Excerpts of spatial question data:
[BEGIN]

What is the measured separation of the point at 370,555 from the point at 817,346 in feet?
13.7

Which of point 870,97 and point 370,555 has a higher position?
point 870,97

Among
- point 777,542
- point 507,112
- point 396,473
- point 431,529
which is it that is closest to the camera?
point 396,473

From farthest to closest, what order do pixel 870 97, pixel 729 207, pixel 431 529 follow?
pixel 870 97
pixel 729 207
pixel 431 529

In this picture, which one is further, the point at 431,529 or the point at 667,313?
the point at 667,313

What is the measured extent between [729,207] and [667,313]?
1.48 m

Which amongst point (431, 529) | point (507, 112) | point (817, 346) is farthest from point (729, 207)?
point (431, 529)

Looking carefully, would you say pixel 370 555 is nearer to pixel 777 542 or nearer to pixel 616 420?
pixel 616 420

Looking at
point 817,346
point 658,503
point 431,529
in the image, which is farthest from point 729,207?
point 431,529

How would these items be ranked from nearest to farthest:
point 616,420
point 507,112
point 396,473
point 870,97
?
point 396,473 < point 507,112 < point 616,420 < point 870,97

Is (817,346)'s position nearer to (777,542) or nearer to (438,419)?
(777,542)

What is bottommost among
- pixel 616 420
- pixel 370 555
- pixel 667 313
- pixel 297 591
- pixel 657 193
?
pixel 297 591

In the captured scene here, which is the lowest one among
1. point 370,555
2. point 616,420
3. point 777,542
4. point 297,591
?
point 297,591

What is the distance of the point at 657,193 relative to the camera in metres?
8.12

[END]

**PROBLEM TO WORK ON:** Extract each line from the listing above, please, and repeat it exactly.

**ANSWER IN FULL:**
What is the measured separation of the point at 370,555 from the point at 817,346 in feet?
13.7

Which of point 870,97 and point 370,555 has a higher position?
point 870,97

Among
- point 777,542
- point 507,112
- point 396,473
- point 431,529
which is it that is closest to the camera?
point 396,473

From farthest to closest, what order do pixel 870 97, pixel 729 207, pixel 431 529 follow?
pixel 870 97
pixel 729 207
pixel 431 529

In this picture, which one is further, the point at 431,529 or the point at 667,313?
the point at 667,313

What is the measured extent between [729,207] and [667,313]?
1.48 m

Which amongst point (431, 529) | point (507, 112) | point (817, 346) is farthest from point (729, 207)?
point (431, 529)

Looking carefully, would you say pixel 370 555 is nearer to pixel 777 542 or nearer to pixel 616 420?
pixel 616 420

Looking at
point 817,346
point 658,503
point 431,529
in the image, which is farthest from point 729,207?
point 431,529

How would these items be ranked from nearest to farthest:
point 616,420
point 507,112
point 396,473
point 870,97
?
point 396,473 < point 507,112 < point 616,420 < point 870,97

Is (817,346)'s position nearer to (777,542) or nearer to (438,419)?
(777,542)

What is bottommost among
- pixel 616 420
- pixel 370 555
- pixel 667 313
- pixel 297 591
- pixel 657 193
?
pixel 297 591

In the captured scene here, which is the lowest one among
1. point 370,555
2. point 616,420
3. point 777,542
4. point 297,591
?
point 297,591

What is the distance of the point at 657,193 relative to the camera in metres?
8.12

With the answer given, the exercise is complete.